### [Text shown]
Prompt customization is key
SEOs will need to master prompt customization for AI to deliver the best results, according to Muller. Fine-tuning based on goals and data is crucial vs. a one-size-fits-all approach.
- “You really need to customize prompts, learn about prompt engineering and implement those things strategically. I know Andrew Ng just came out with a really great quick and easy course, partnered with Open AI, on that very topic and does a beautiful job explaining those key concepts. So I would definitely check that out,” Muller said.
- “ChatGPT actually has an API that you can use to customize prompts. It makes things a bit easier for the people that I work with, for my teams, for my clients, and it kind of puts the power in their hands as far as here’s how we need to approach this with an iterative process.”
Saving time on content creation
Numerous SEOs are exploring generative AI for content creation, including headlines, product descriptions and articles. There are current concerns with the quality of responses, however, these issues could potentially be resolved over time, as Davies pointed out:
- “Generative AI can write quite well. Is it right all the time? No. It’s just a little hack right now. But moving forward, this will speed things up – like with tasks that I was previously doing manually such as looking at what entities were on a page.”
- “I still need to use my brain and go OK, [generative AI] missed this and that. I then also need to fact-check. But this saves me probably half an hour per piece of research.”
Search may expand beyond webpages
In the future, search may move beyond webpages into new environments that don’t yet exist on the web today.
- “In the next five years, I think we’re just going to see a move into two different sorts of landscapes. I think search will diminish a little bit and move into, I don’t want to say Metaverse, but into different environments that don’t exist right now,” Davies said.
Simplifying code
Muller already uses ChatGPT extensively as a code assistant, highlighting that it’s particularly adept at tasks like generating Python scripts:
- “I think it’s important to make note that code in its nature is supposed to be unambiguous, unlike human language, and so generative AI is a lot better, in my opinion, at generating accurate code outputs for things I’m trying to accomplish, whether it be a Python script for a program or just pandas to clean up data. It’s phenomenal at those tasks.”
Judicious use is required
Although generative AI will transform SEO as a profession, careful application is still essential due to the potential for incorrect uses – and this is the reason Muller doesn't believe that this technology represents the end of SEO as a career. At least not yet.
- "Remember, generative AI is a prediction model based on a probability distribution. So if you imagine that it only read let's say 100 books that were in the realm of sci-fi, and you ask it a medical question, it's not going to do so well. But it might do really well with generating a new sci-fi character," Muller said.
- "Given that context, generative AI is only as good as the text and information it's trained on, which is inherently problematic because ChatGPT and LLMs are essentially trained on all of the Internet, which isn't the best place to grab completely factual information or have representation across marginalized groups of people and topics."
- "These models don't have emotions. They aren't reasoning. They don't have common logic like humans do. And so you have to be really, really, really careful about how you use them, because it's very easy when you enter a prompt to automate the bias that you already have by the sheer nature of how you ask a question, it's going to follow that train of thought."

### [Directions]
Write out the passage on generative AI in SEO word for word, starting with "Saving time on" and going on through "the web today.".

### [Data under study]
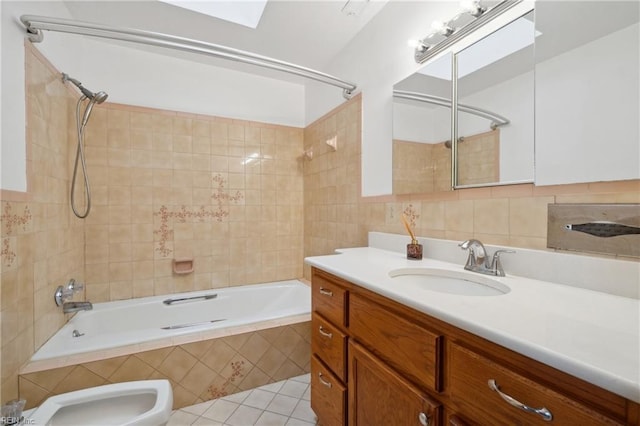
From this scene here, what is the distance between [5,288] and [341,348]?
1.50 meters

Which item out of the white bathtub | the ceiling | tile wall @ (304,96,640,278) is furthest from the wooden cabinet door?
the ceiling

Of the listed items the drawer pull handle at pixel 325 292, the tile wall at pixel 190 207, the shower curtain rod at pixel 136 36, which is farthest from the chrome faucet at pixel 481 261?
the shower curtain rod at pixel 136 36

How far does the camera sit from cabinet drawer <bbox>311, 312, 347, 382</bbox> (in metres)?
1.14

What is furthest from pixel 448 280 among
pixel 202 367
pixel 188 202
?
pixel 188 202

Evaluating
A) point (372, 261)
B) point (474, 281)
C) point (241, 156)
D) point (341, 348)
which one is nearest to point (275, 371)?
point (341, 348)


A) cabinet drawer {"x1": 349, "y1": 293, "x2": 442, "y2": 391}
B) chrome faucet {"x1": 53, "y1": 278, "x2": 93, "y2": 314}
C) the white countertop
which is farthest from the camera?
chrome faucet {"x1": 53, "y1": 278, "x2": 93, "y2": 314}

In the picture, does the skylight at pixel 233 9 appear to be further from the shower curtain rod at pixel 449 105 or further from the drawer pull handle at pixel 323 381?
the drawer pull handle at pixel 323 381

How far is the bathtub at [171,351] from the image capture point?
1.42 metres

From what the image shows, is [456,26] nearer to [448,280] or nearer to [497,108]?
[497,108]

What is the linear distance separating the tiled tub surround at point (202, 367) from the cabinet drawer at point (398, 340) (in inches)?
39.4

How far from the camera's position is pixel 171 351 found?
63.4 inches

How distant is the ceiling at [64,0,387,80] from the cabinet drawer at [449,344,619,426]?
199 cm

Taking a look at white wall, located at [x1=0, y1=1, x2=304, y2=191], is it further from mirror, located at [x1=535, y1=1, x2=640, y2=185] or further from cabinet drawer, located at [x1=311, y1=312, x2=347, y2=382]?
mirror, located at [x1=535, y1=1, x2=640, y2=185]

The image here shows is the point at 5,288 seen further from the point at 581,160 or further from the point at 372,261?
the point at 581,160
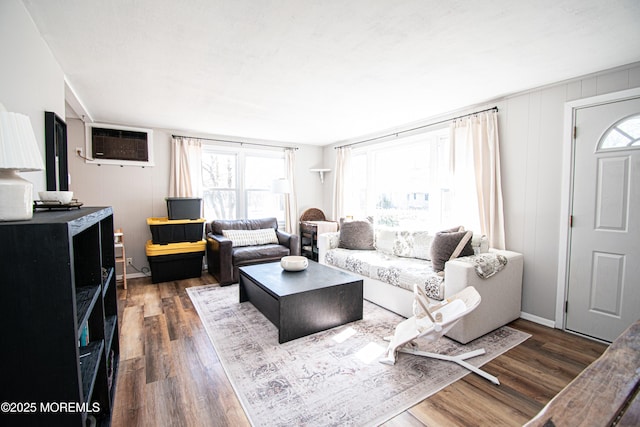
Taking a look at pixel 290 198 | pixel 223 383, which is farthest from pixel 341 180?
pixel 223 383

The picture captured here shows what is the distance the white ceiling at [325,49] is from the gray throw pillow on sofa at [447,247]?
4.89 feet

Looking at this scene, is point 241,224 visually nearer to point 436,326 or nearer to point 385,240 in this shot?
point 385,240

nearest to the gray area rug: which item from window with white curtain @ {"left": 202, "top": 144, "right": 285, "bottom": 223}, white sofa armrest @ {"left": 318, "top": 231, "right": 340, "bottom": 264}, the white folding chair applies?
the white folding chair

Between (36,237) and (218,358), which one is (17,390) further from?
(218,358)

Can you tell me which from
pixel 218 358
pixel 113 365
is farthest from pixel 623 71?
pixel 113 365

### [Answer to this task]
Saving time on content creation
Numerous SEOs are exploring generative AI for content creation, including headlines, product descriptions and articles. There are current concerns with the quality of responses, however, these issues could potentially be resolved over time, as Davies pointed out:
- “Generative AI can write quite well. Is it right all the time? No. It’s just a little hack right now. But moving forward, this will speed things up – like with tasks that I was previously doing manually such as looking at what entities were on a page.”
- “I still need to use my brain and go OK, [generative AI] missed this and that. I then also need to fact-check. But this saves me probably half an hour per piece of research.”
Search may expand beyond webpages
In the future, search may move beyond webpages into new environments that don’t yet exist on the web today.